Danny is a qualified art teacher with extensive experience in secondary, further, primary and higher education and we can, if required, jointly establish an appropriate study plan for the day in question, in the studio, or outdoors, or both, as appropriate, to ensure students get best value. There are a number of resources immediately close by. These include the picturesque Regent's Canal, which our building overlooks, with numerous Victorian locks, and colourful canal barges either moored up or passing by. Limehouse Basin is a short walk away, along the towpath, with more locks, and also reed beds, and is home to Limehouse Marina, where traditional wooden Thames Barges can often be seen. These sail-powered coastal flat-bottomed vessels are designed to settle on the Thames mudflats at low tide and go back at least as far as the C17th - and probably to Roman Times - when they transported Portland stone from the Isle of Wight to Central London for the building of St. Paul's Cathedral, and most of a newly fireproofed Central London after the Great Fire of 1666. Just beyond the marina lies Limehouse Reach, with its panoramic views across the Thames Estuary - described by the C19th MP John Burns as 'liquid history' - towards Tower Bridge and The Shard to the right and Greenwich Park - the home of the Greenwich Meridian and a former royal Hunting Lodge - to the left. At low tide we can walk on the Thames foreshore at Wapping, see the gibbet where Captain Kidd was hung, and experience this liquid history for ourselves. There's no telling what we might find...

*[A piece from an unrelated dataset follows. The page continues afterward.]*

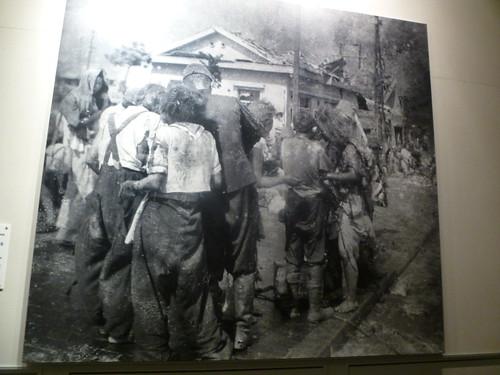 jp16-hiroshima-1945-Musee (4)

In addition we are hosts to herons, guillemots, cormorants, Egyptian geese, Canada geese, kingfishers, foxes (after dark), coots, moorhens, swans and dabchicks, all providing essential visual material for the aspiring artist, either to photograph and work up later, or to sketch/watercolour 'en plein air'. The studio is available for students who want to paint and draw, or to view and discuss our work, or yours. If you would like to visit please feel free to discuss your customised programme for the day with us. Weather permitting we would visualise a day spent partly on the towpath and partly in the studio, with say, two alternating groups of fifteen students each. Customised fees for your school or college group are available on request, with advice as to how best to take advantage of the visual resources we have to offer. Whether for serious study, or for an interesting interval in the school or college week, a visit to this part of the the 'East End' of London will make a memorable educational experience for students of all ages.
Available options include:
Studio drawing and painting sessions.
The Regent's Canal towpath.
Colourful canal barges.
Extensive bird life.
The East End Air Raid Protection Corps Memorial, nearby,
being a useful introduction to the effect of WW2 on this part of London.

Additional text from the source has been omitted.